In school, African American teachers offered a counter-story or counter perspective on the situations that Black students encountered.Because of their deep cultural knowledge about Black students, these teachers often advocated for Black students in spaces where others misunderstood their life experiences, worldviews, and realities.
More than anything, because of the hard work and dedication of African American teachers, students did not want to disappoint. Students put forth effort and achieved academically and socially because teachers held extracurricular tutoring sessions, visited homes and churches in the community where they taught, even when they did not live in the community, and provided guidance about life’s responsibilities. These teachers made arrangements to meet with students before and after school and provided transportation when necessary to allow participation in extracurricular activities.In some instances, teachers purchased school supplies for their classroom, helped to supply clothing for students whose parents had fewer financial resources and provided scholarship money for those who planned to attend college.

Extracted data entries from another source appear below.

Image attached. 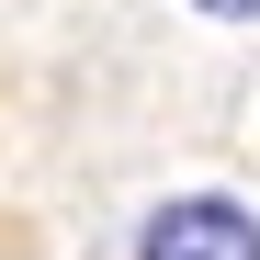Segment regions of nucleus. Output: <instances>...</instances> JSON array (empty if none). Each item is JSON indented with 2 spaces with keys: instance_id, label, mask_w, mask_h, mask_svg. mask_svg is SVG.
Here are the masks:
<instances>
[{
  "instance_id": "obj_1",
  "label": "nucleus",
  "mask_w": 260,
  "mask_h": 260,
  "mask_svg": "<svg viewBox=\"0 0 260 260\" xmlns=\"http://www.w3.org/2000/svg\"><path fill=\"white\" fill-rule=\"evenodd\" d=\"M136 260H260V215L238 192H170V204H147Z\"/></svg>"
},
{
  "instance_id": "obj_2",
  "label": "nucleus",
  "mask_w": 260,
  "mask_h": 260,
  "mask_svg": "<svg viewBox=\"0 0 260 260\" xmlns=\"http://www.w3.org/2000/svg\"><path fill=\"white\" fill-rule=\"evenodd\" d=\"M192 12H215V23H260V0H192Z\"/></svg>"
},
{
  "instance_id": "obj_3",
  "label": "nucleus",
  "mask_w": 260,
  "mask_h": 260,
  "mask_svg": "<svg viewBox=\"0 0 260 260\" xmlns=\"http://www.w3.org/2000/svg\"><path fill=\"white\" fill-rule=\"evenodd\" d=\"M0 260H23V249H12V238H0Z\"/></svg>"
}]
</instances>
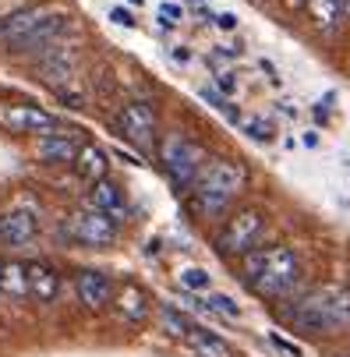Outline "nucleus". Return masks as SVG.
<instances>
[{"label": "nucleus", "instance_id": "obj_27", "mask_svg": "<svg viewBox=\"0 0 350 357\" xmlns=\"http://www.w3.org/2000/svg\"><path fill=\"white\" fill-rule=\"evenodd\" d=\"M160 18H163V25H174V22H181V8L177 4H163L160 8Z\"/></svg>", "mask_w": 350, "mask_h": 357}, {"label": "nucleus", "instance_id": "obj_32", "mask_svg": "<svg viewBox=\"0 0 350 357\" xmlns=\"http://www.w3.org/2000/svg\"><path fill=\"white\" fill-rule=\"evenodd\" d=\"M290 4H308V0H290Z\"/></svg>", "mask_w": 350, "mask_h": 357}, {"label": "nucleus", "instance_id": "obj_5", "mask_svg": "<svg viewBox=\"0 0 350 357\" xmlns=\"http://www.w3.org/2000/svg\"><path fill=\"white\" fill-rule=\"evenodd\" d=\"M262 234H266V216L259 209H237L216 234V251L223 259H244L248 251L259 248Z\"/></svg>", "mask_w": 350, "mask_h": 357}, {"label": "nucleus", "instance_id": "obj_21", "mask_svg": "<svg viewBox=\"0 0 350 357\" xmlns=\"http://www.w3.org/2000/svg\"><path fill=\"white\" fill-rule=\"evenodd\" d=\"M160 322H163V326H167V333H170V336H177V340H184V336H188V329L195 326L188 315H181L177 308H170V304H163V308H160Z\"/></svg>", "mask_w": 350, "mask_h": 357}, {"label": "nucleus", "instance_id": "obj_29", "mask_svg": "<svg viewBox=\"0 0 350 357\" xmlns=\"http://www.w3.org/2000/svg\"><path fill=\"white\" fill-rule=\"evenodd\" d=\"M110 18H114V22H117V25H128V29H131V25H135V18H131V15H128V11H124V8H114V11H110Z\"/></svg>", "mask_w": 350, "mask_h": 357}, {"label": "nucleus", "instance_id": "obj_7", "mask_svg": "<svg viewBox=\"0 0 350 357\" xmlns=\"http://www.w3.org/2000/svg\"><path fill=\"white\" fill-rule=\"evenodd\" d=\"M0 128L15 135H50L57 131V117L36 103H0Z\"/></svg>", "mask_w": 350, "mask_h": 357}, {"label": "nucleus", "instance_id": "obj_6", "mask_svg": "<svg viewBox=\"0 0 350 357\" xmlns=\"http://www.w3.org/2000/svg\"><path fill=\"white\" fill-rule=\"evenodd\" d=\"M160 163L177 188H191V181L198 177V170L206 163V152H202V145H195L184 135H167L160 142Z\"/></svg>", "mask_w": 350, "mask_h": 357}, {"label": "nucleus", "instance_id": "obj_24", "mask_svg": "<svg viewBox=\"0 0 350 357\" xmlns=\"http://www.w3.org/2000/svg\"><path fill=\"white\" fill-rule=\"evenodd\" d=\"M181 283L188 290H209V273L198 266H188V269H181Z\"/></svg>", "mask_w": 350, "mask_h": 357}, {"label": "nucleus", "instance_id": "obj_31", "mask_svg": "<svg viewBox=\"0 0 350 357\" xmlns=\"http://www.w3.org/2000/svg\"><path fill=\"white\" fill-rule=\"evenodd\" d=\"M343 15H347V18H350V0H347V4H343Z\"/></svg>", "mask_w": 350, "mask_h": 357}, {"label": "nucleus", "instance_id": "obj_12", "mask_svg": "<svg viewBox=\"0 0 350 357\" xmlns=\"http://www.w3.org/2000/svg\"><path fill=\"white\" fill-rule=\"evenodd\" d=\"M36 234H39V220H36L32 209H11V213L0 216V241L11 244V248L29 244Z\"/></svg>", "mask_w": 350, "mask_h": 357}, {"label": "nucleus", "instance_id": "obj_4", "mask_svg": "<svg viewBox=\"0 0 350 357\" xmlns=\"http://www.w3.org/2000/svg\"><path fill=\"white\" fill-rule=\"evenodd\" d=\"M248 174L234 160H206L198 177L191 181V209L198 216H220L230 202L241 195Z\"/></svg>", "mask_w": 350, "mask_h": 357}, {"label": "nucleus", "instance_id": "obj_28", "mask_svg": "<svg viewBox=\"0 0 350 357\" xmlns=\"http://www.w3.org/2000/svg\"><path fill=\"white\" fill-rule=\"evenodd\" d=\"M216 85H220V92H227V96L237 92V82L230 78V71H220V75H216Z\"/></svg>", "mask_w": 350, "mask_h": 357}, {"label": "nucleus", "instance_id": "obj_1", "mask_svg": "<svg viewBox=\"0 0 350 357\" xmlns=\"http://www.w3.org/2000/svg\"><path fill=\"white\" fill-rule=\"evenodd\" d=\"M280 319L301 333H340L350 326V290L347 287H315L294 304H283Z\"/></svg>", "mask_w": 350, "mask_h": 357}, {"label": "nucleus", "instance_id": "obj_19", "mask_svg": "<svg viewBox=\"0 0 350 357\" xmlns=\"http://www.w3.org/2000/svg\"><path fill=\"white\" fill-rule=\"evenodd\" d=\"M0 294H8V297L29 294V273L22 262H0Z\"/></svg>", "mask_w": 350, "mask_h": 357}, {"label": "nucleus", "instance_id": "obj_26", "mask_svg": "<svg viewBox=\"0 0 350 357\" xmlns=\"http://www.w3.org/2000/svg\"><path fill=\"white\" fill-rule=\"evenodd\" d=\"M273 347L276 350H283L287 357H301V347H294L290 340H283V336H273Z\"/></svg>", "mask_w": 350, "mask_h": 357}, {"label": "nucleus", "instance_id": "obj_30", "mask_svg": "<svg viewBox=\"0 0 350 357\" xmlns=\"http://www.w3.org/2000/svg\"><path fill=\"white\" fill-rule=\"evenodd\" d=\"M216 25H220V29H237V18L227 11V15H216Z\"/></svg>", "mask_w": 350, "mask_h": 357}, {"label": "nucleus", "instance_id": "obj_15", "mask_svg": "<svg viewBox=\"0 0 350 357\" xmlns=\"http://www.w3.org/2000/svg\"><path fill=\"white\" fill-rule=\"evenodd\" d=\"M25 273H29V294H32L36 301L50 304V301L61 294V273H57L54 266L32 262V266H25Z\"/></svg>", "mask_w": 350, "mask_h": 357}, {"label": "nucleus", "instance_id": "obj_25", "mask_svg": "<svg viewBox=\"0 0 350 357\" xmlns=\"http://www.w3.org/2000/svg\"><path fill=\"white\" fill-rule=\"evenodd\" d=\"M202 99H206V103H209V107H216V110H223V114H227L230 121H237V114H234V107L227 103V99H223V96H220L216 89H202Z\"/></svg>", "mask_w": 350, "mask_h": 357}, {"label": "nucleus", "instance_id": "obj_23", "mask_svg": "<svg viewBox=\"0 0 350 357\" xmlns=\"http://www.w3.org/2000/svg\"><path fill=\"white\" fill-rule=\"evenodd\" d=\"M206 308H209V312H220V315H227V319H241V308H237V301H230L227 294H209Z\"/></svg>", "mask_w": 350, "mask_h": 357}, {"label": "nucleus", "instance_id": "obj_8", "mask_svg": "<svg viewBox=\"0 0 350 357\" xmlns=\"http://www.w3.org/2000/svg\"><path fill=\"white\" fill-rule=\"evenodd\" d=\"M68 237L85 244V248H107L117 237V223L99 209H82L68 220Z\"/></svg>", "mask_w": 350, "mask_h": 357}, {"label": "nucleus", "instance_id": "obj_17", "mask_svg": "<svg viewBox=\"0 0 350 357\" xmlns=\"http://www.w3.org/2000/svg\"><path fill=\"white\" fill-rule=\"evenodd\" d=\"M114 308H117V315H121L124 322H142V319L149 315V297H145L142 287L128 283V287H121V290L114 294Z\"/></svg>", "mask_w": 350, "mask_h": 357}, {"label": "nucleus", "instance_id": "obj_22", "mask_svg": "<svg viewBox=\"0 0 350 357\" xmlns=\"http://www.w3.org/2000/svg\"><path fill=\"white\" fill-rule=\"evenodd\" d=\"M241 128L248 131V138H255V142H273V124L266 117H244Z\"/></svg>", "mask_w": 350, "mask_h": 357}, {"label": "nucleus", "instance_id": "obj_18", "mask_svg": "<svg viewBox=\"0 0 350 357\" xmlns=\"http://www.w3.org/2000/svg\"><path fill=\"white\" fill-rule=\"evenodd\" d=\"M184 343H188L198 357H234L230 343H227L223 336H216L213 329H202V326H191L188 336H184Z\"/></svg>", "mask_w": 350, "mask_h": 357}, {"label": "nucleus", "instance_id": "obj_2", "mask_svg": "<svg viewBox=\"0 0 350 357\" xmlns=\"http://www.w3.org/2000/svg\"><path fill=\"white\" fill-rule=\"evenodd\" d=\"M244 283L252 287V294H259L262 301H280L287 297L297 280H301V262H297L294 248L287 244H273V248H255L244 255Z\"/></svg>", "mask_w": 350, "mask_h": 357}, {"label": "nucleus", "instance_id": "obj_11", "mask_svg": "<svg viewBox=\"0 0 350 357\" xmlns=\"http://www.w3.org/2000/svg\"><path fill=\"white\" fill-rule=\"evenodd\" d=\"M75 294H78V301L85 304L89 312H103L107 304L114 301L110 276L99 273V269H82V273L75 276Z\"/></svg>", "mask_w": 350, "mask_h": 357}, {"label": "nucleus", "instance_id": "obj_20", "mask_svg": "<svg viewBox=\"0 0 350 357\" xmlns=\"http://www.w3.org/2000/svg\"><path fill=\"white\" fill-rule=\"evenodd\" d=\"M343 4L347 0H308V15H312L315 29H322V32L336 29V22L343 18Z\"/></svg>", "mask_w": 350, "mask_h": 357}, {"label": "nucleus", "instance_id": "obj_14", "mask_svg": "<svg viewBox=\"0 0 350 357\" xmlns=\"http://www.w3.org/2000/svg\"><path fill=\"white\" fill-rule=\"evenodd\" d=\"M89 209L107 213L114 223H117V220H124V191H121V184H114L110 177L96 181V184L89 188Z\"/></svg>", "mask_w": 350, "mask_h": 357}, {"label": "nucleus", "instance_id": "obj_9", "mask_svg": "<svg viewBox=\"0 0 350 357\" xmlns=\"http://www.w3.org/2000/svg\"><path fill=\"white\" fill-rule=\"evenodd\" d=\"M117 131L138 145V149H149L156 138V110L149 103H128L121 114H117Z\"/></svg>", "mask_w": 350, "mask_h": 357}, {"label": "nucleus", "instance_id": "obj_16", "mask_svg": "<svg viewBox=\"0 0 350 357\" xmlns=\"http://www.w3.org/2000/svg\"><path fill=\"white\" fill-rule=\"evenodd\" d=\"M107 167H110V160H107V152L99 149V145H78V156H75V174L85 181V184H96V181H103L107 177Z\"/></svg>", "mask_w": 350, "mask_h": 357}, {"label": "nucleus", "instance_id": "obj_13", "mask_svg": "<svg viewBox=\"0 0 350 357\" xmlns=\"http://www.w3.org/2000/svg\"><path fill=\"white\" fill-rule=\"evenodd\" d=\"M36 156H39L43 163H54V167H61V163H75V156H78V142H75L71 135H61V131L39 135V138H36Z\"/></svg>", "mask_w": 350, "mask_h": 357}, {"label": "nucleus", "instance_id": "obj_3", "mask_svg": "<svg viewBox=\"0 0 350 357\" xmlns=\"http://www.w3.org/2000/svg\"><path fill=\"white\" fill-rule=\"evenodd\" d=\"M64 29H68V15L57 4H29L0 22V46L32 54V50H43L54 39H61Z\"/></svg>", "mask_w": 350, "mask_h": 357}, {"label": "nucleus", "instance_id": "obj_10", "mask_svg": "<svg viewBox=\"0 0 350 357\" xmlns=\"http://www.w3.org/2000/svg\"><path fill=\"white\" fill-rule=\"evenodd\" d=\"M75 71V46H64L54 39V46H43V61H39V78L54 89H64V82Z\"/></svg>", "mask_w": 350, "mask_h": 357}]
</instances>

School closures and the displacement of African American teachers and administrators due to integration destabilized community-schooling programs. In addition, this undermining impeded the ability for communities to work together in community-centered and community-controlled foundations created to motivate African American youth. These schools provided venues for resource development, community leadership, and extraordinary service. The loss of African American educators in the public school setting has had an ongoing, adverse effect on African American student and the communities they represent.